When pthreads is transitively linked (the program links against a shared object which links against pthreads, but the program does not link against pthreads directly) pthread_mutex_unlock fails when the lock is acquired with pthread_mutex_trylock. Source code for a tiny demonstration is at http://graphics.stanford.edu/~eldridge/pthread_bug.tar The build looks like gcc -g -Wall -shared -o libtinylib.so tinylib.c -lpthread gcc -g -Wall -o program program.c -L. -Wl,-rpath,. -ltinylib gcc -g -Wall -o program2 program.c -L. -Wl,-rpath,. -ltinylib -lpthread > ./program After pthread_mutex_init mutex->__m_lock.__status=0 After pthread_mutex_trylock mutex->__m_lock.__status=1 After pthread_mutex_unlock mutex->__m_lock.__status=1 > ./program2 After pthread_mutex_init mutex->__m_lock.__status=0 After pthread_mutex_trylock mutex->__m_lock.__status=1 After pthread_mutex_unlock mutex->__m_lock.__status=0 In the first case pthread_mutex_unlock() fails to actually release the lock. I think this may be related to bug 17145, although my version of glibc (2.1.94-3) includes the patches from that bug. Thanks, -Matthew
The bug exhibits the "doesn't release the lock" behavior when acquired as while (pthread_mutex_trylock( sl ) == EBUSY) ; /* EMPTY */ but instead acts as "doesn't acquire the lock" (never modifies any of elements of the lock structure) when acquired as pthread_mutex_lock( &mutex ); I've updated the sample code.

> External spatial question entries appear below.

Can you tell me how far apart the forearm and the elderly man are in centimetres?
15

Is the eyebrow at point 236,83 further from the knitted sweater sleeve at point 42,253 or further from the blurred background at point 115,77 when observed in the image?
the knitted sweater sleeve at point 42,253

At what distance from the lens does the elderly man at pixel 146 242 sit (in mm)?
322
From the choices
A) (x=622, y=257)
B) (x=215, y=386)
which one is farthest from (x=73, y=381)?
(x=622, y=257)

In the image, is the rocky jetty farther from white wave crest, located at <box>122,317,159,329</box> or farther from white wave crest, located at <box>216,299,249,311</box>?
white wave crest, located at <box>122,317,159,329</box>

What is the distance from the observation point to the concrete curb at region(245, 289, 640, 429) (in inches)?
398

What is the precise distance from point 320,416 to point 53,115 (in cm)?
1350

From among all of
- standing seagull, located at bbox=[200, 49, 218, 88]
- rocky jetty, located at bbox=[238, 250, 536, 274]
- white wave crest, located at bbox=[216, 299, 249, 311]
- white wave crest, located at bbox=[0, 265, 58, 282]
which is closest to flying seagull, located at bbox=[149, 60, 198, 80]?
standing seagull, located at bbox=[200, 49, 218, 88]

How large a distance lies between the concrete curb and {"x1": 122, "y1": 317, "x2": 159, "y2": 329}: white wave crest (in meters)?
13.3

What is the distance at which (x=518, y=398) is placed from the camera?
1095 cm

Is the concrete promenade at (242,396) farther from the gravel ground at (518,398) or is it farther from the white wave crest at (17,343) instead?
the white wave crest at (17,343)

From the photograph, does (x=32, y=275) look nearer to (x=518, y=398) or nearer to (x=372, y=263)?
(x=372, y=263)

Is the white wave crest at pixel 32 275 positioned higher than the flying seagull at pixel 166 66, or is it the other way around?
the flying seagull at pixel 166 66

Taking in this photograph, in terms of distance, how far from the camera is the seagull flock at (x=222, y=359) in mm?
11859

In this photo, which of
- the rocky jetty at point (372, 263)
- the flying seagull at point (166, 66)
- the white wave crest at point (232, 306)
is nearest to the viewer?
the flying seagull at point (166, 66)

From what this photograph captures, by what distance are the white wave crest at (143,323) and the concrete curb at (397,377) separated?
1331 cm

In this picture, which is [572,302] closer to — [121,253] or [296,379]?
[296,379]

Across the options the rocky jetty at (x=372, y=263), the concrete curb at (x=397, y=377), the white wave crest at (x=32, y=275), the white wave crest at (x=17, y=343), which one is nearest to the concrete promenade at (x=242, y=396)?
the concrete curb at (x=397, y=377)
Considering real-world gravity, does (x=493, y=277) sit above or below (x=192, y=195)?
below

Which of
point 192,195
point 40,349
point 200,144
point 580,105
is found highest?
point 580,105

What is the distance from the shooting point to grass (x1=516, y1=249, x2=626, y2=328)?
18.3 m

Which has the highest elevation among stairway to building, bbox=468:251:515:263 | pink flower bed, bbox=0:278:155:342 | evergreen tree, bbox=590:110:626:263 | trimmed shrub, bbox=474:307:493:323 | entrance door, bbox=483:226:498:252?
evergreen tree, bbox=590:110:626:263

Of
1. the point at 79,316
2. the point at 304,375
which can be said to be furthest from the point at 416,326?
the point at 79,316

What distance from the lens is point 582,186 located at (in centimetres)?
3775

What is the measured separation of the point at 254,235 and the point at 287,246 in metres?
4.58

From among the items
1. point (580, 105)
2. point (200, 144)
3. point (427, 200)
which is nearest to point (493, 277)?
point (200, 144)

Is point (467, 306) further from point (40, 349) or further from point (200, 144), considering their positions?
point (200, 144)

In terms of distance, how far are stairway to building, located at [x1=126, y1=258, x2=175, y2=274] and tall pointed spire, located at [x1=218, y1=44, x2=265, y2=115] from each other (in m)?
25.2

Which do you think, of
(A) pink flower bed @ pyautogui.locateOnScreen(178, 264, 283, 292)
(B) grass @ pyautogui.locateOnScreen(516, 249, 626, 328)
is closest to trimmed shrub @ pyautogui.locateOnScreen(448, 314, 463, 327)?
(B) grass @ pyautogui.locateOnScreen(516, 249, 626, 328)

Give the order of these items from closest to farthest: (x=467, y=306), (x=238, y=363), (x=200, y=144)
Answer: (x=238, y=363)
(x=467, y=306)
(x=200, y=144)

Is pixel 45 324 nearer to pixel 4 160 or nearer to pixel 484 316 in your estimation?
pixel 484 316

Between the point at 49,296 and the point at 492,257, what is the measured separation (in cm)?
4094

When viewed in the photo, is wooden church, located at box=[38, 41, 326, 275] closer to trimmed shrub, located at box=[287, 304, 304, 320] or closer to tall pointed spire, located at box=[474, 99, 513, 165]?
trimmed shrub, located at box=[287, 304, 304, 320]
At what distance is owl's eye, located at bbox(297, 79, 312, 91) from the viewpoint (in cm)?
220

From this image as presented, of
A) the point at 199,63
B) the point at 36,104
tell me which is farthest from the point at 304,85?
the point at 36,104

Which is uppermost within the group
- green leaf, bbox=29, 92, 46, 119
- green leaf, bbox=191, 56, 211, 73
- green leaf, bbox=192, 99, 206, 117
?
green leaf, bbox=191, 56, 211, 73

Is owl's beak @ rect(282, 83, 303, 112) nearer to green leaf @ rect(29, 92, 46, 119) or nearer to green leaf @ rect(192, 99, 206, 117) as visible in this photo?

Strange, cannot reproduce this: $ make; ./program; ./program2; ldd ./program; ldd ./program2; rpm -q glibc; rpm -q --qf '%{ARCH}\n' glibc gcc -g -Wall -shared -o libtinylib.so tinylib.c -lpthread tinylib.c: In function `tiny_function': tinylib.c:29: warning: implicit declaration of function `memset' gcc -g -Wall -o program program.c -L. -Wl,-rpath,. -ltinylib gcc -g -Wall -o program2 program.c -L. -Wl,-rpath,. -ltinylib -lpthread After pthread_mutex_init mutex->__m_lock.__status=0 After pthread_mutex_trylock mutex->__m_lock.__status=1 After pthread_mutex_unlock mutex->__m_lock.__status=0 After pthread_mutex_init mutex->__m_lock.__status=0 After pthread_mutex_trylock mutex->__m_lock.__status=1 After pthread_mutex_unlock mutex->__m_lock.__status=0 libtinylib.so => ./libtinylib.so (0x40018000) libc.so.6 => /lib/libc.so.6 (0x40023000) libpthread.so.0 => /lib/libpthread.so.0 (0x40149000) /lib/ld-linux.so.2 => /lib/ld-linux.so.2 (0x40000000) libtinylib.so => ./libtinylib.so (0x40018000) libpthread.so.0 => /lib/libpthread.so.0 (0x40023000) libc.so.6 => /lib/libc.so.6 (0x40039000) /lib/ld-linux.so.2 => /lib/ld-linux.so.2 (0x40000000) glibc-2.1.94-3 i686 Are you using the i686 or i386 rpm (wonder whether I should install it and check again)?
So here's the story -- Matthew and I are installing these machines automatically over a network (it's a cluster), and for some reason whoever created the directory full of "stuff to install after RH7.0" (i.e., the released updates) put both the i386 and the i686 versions of glibc-2.1.94 in that directory. They conflicted (duh), so RPM installed neither, and we were (stupidly) running the older 2.1.92 version of glibc. I haven't personally witnessed the new installation process, so I don't know whether or not we should have seen the conflicts or not, but the machines were behind on their libc. I manually upgraded one of our machines to the newer version of glibc, and the tiny demo now runs fine (as does *our* software, which was what we really cared about). Sorry for the confusion. Very strange bug (took a whole day to track down).
Then it is a up2date bug (actually the rhns server bug I think), and I was told it is being worked on.